- Developer: Paradox Development Studio
- Publisher: Paradox Interactive
- Engine: Clausewitz Engine
- Platforms: Windows, macOS
- Release: November 15, 2012
- Genre: Grand strategy
- Modes: Single-player, Multiplayer

= Crusader Kings II: Sunset Invasion =

2012 video game DLC

Crusader Kings II: Sunset Invasion is a DLC for the 2012 grand strategy video game Crusader Kings II, developed by the Paradox Development Studio and published by Paradox Interactive, which adds a fictional Aztec invasion of Europe to the game.

==Gameplay==
Sunset Invasion adds a fictional event where the Aztec Empire invades Europe. The feature was created as a way to counterbalance the invasion of the Mongol Empire, which usually conquers large sections of the eastern half of the game map while leaving the west untouched. The DLC added an Aztec culture and religion to the game, as well as an "Aztec disease".

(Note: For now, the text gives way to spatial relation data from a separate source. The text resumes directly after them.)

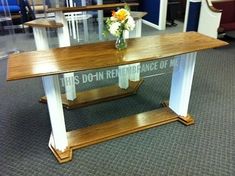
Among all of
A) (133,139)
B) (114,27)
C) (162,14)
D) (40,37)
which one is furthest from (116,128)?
(162,14)

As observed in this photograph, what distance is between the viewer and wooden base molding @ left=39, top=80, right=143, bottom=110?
2.60 m

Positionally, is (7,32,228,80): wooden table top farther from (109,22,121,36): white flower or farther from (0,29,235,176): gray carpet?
(0,29,235,176): gray carpet

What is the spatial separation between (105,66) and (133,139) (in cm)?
86

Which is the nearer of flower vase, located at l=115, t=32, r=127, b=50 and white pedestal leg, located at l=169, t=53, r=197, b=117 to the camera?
flower vase, located at l=115, t=32, r=127, b=50

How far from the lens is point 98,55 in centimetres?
181

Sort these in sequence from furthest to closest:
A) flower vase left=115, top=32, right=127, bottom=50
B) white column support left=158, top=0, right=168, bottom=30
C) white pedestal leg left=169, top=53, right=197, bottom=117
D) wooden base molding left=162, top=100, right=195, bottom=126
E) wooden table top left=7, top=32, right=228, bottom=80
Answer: white column support left=158, top=0, right=168, bottom=30 → wooden base molding left=162, top=100, right=195, bottom=126 → white pedestal leg left=169, top=53, right=197, bottom=117 → flower vase left=115, top=32, right=127, bottom=50 → wooden table top left=7, top=32, right=228, bottom=80

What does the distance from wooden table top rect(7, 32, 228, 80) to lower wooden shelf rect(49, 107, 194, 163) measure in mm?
761

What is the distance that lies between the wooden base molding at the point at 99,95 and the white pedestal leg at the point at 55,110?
2.22ft

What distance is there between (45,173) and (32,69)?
2.77 ft

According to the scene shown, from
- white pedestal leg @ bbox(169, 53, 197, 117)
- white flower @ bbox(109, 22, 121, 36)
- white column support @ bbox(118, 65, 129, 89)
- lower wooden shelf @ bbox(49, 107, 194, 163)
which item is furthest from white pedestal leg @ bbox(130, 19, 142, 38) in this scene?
lower wooden shelf @ bbox(49, 107, 194, 163)

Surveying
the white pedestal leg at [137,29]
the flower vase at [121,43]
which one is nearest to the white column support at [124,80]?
the white pedestal leg at [137,29]

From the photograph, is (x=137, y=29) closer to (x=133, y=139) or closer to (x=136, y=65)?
(x=136, y=65)

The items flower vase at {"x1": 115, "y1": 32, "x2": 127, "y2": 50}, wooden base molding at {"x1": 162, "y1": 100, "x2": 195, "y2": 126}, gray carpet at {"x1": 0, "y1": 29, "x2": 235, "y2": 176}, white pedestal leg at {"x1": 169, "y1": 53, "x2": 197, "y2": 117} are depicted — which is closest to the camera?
gray carpet at {"x1": 0, "y1": 29, "x2": 235, "y2": 176}

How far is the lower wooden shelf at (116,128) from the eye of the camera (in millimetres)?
1983
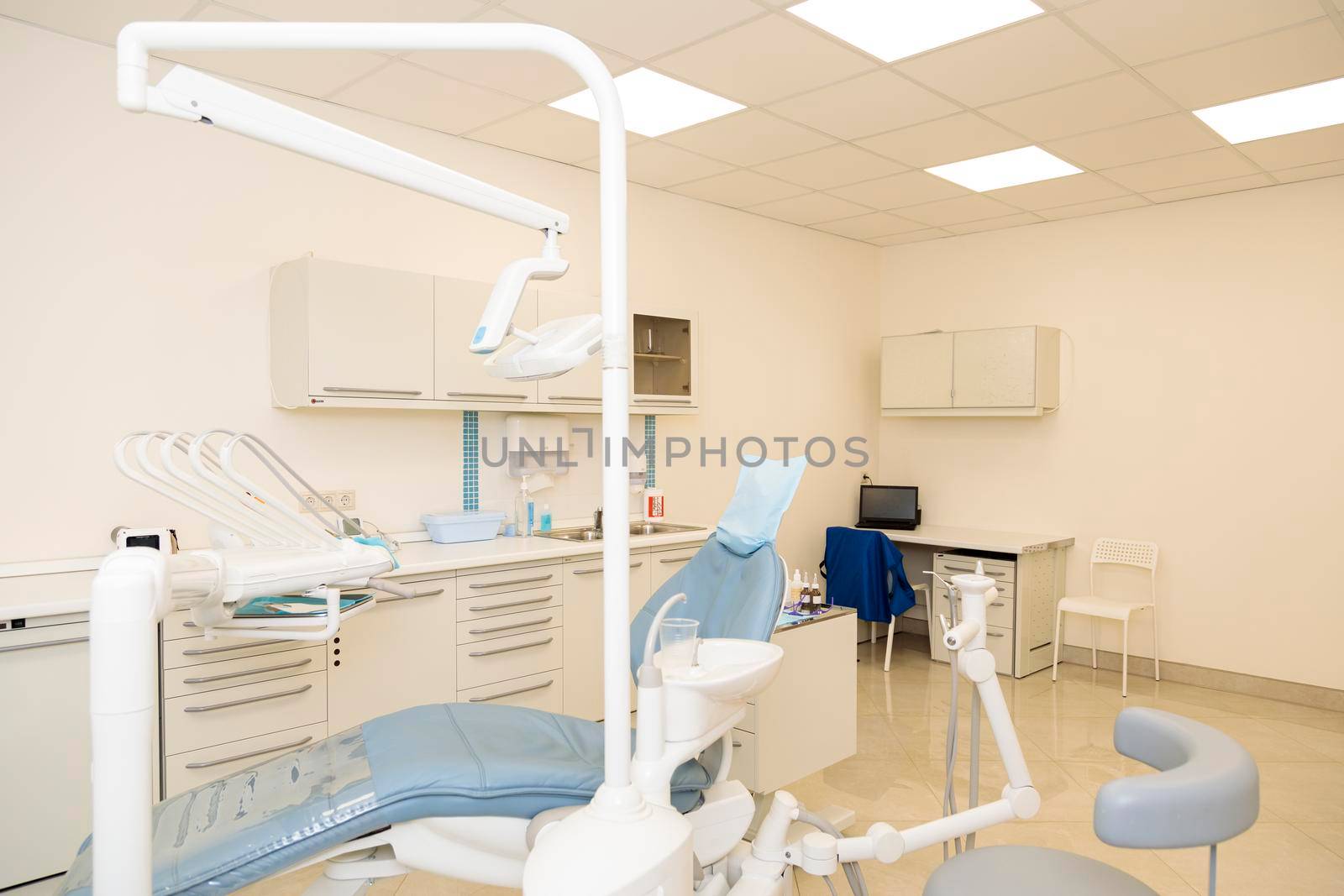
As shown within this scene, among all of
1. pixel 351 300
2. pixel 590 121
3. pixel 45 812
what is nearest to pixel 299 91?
pixel 351 300

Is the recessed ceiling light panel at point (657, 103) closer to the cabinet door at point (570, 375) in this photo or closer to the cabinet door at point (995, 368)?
the cabinet door at point (570, 375)

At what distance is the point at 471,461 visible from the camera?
4344mm

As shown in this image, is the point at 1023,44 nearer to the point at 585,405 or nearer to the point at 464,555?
the point at 585,405

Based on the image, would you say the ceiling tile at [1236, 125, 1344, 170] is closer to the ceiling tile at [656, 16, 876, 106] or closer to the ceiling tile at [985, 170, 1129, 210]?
the ceiling tile at [985, 170, 1129, 210]

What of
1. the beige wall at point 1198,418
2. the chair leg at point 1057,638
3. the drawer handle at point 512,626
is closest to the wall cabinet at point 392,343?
the drawer handle at point 512,626

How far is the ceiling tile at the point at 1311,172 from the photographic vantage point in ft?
15.2

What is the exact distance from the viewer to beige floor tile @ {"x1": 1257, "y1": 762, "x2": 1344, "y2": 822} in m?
3.45

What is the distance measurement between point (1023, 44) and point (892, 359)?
10.3 ft

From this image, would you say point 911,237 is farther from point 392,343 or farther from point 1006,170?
point 392,343

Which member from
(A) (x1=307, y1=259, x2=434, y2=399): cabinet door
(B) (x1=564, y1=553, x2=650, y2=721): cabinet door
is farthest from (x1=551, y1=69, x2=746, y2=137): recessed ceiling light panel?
(B) (x1=564, y1=553, x2=650, y2=721): cabinet door

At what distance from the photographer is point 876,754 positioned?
4039mm

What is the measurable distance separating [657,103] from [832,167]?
127 centimetres

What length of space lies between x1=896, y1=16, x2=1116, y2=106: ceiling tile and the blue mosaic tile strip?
2.50 metres

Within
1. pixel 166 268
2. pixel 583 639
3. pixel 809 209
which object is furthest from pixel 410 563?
pixel 809 209
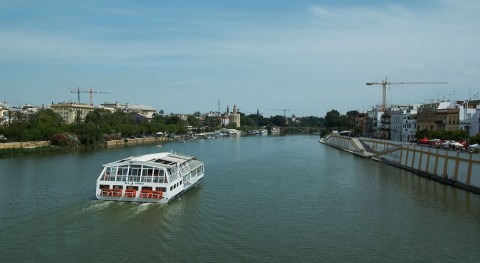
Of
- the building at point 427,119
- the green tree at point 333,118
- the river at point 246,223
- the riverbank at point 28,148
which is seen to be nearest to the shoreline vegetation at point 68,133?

==Announcement and release==
The DLC was announced on October 31, 2012, and released on November 15 of that year. Initial reactions to the DLC noted it as the first alternate history DLC created by the Paradox Development Studio.

==Reception==
Sunset Invasion received mixed reviews from critics. Konstantin Fomin of Riot Pixels gave a positive review, rating it at 80% and declaring that it would "take you on a rollercoaster ride". Fraser Brown of Destructoid gave a mixed opinion on the DLC, finding it an interesting scenario while also writing that it was "more of a novelty than serious DLC". Adam Smith of Rock, Paper, Shotgun spoke tepidly of the DLC, declaring: "I'm not opposed to its existence but I doubt I'd spend much time with it". Writing in 2018, Jason Rodriguez of PC Invasion wrote negatively of Sunset Invasion, deeming it the worst Crusader Kings II DLC and declaring that it "isn't so much an expansion as it is a glorified event".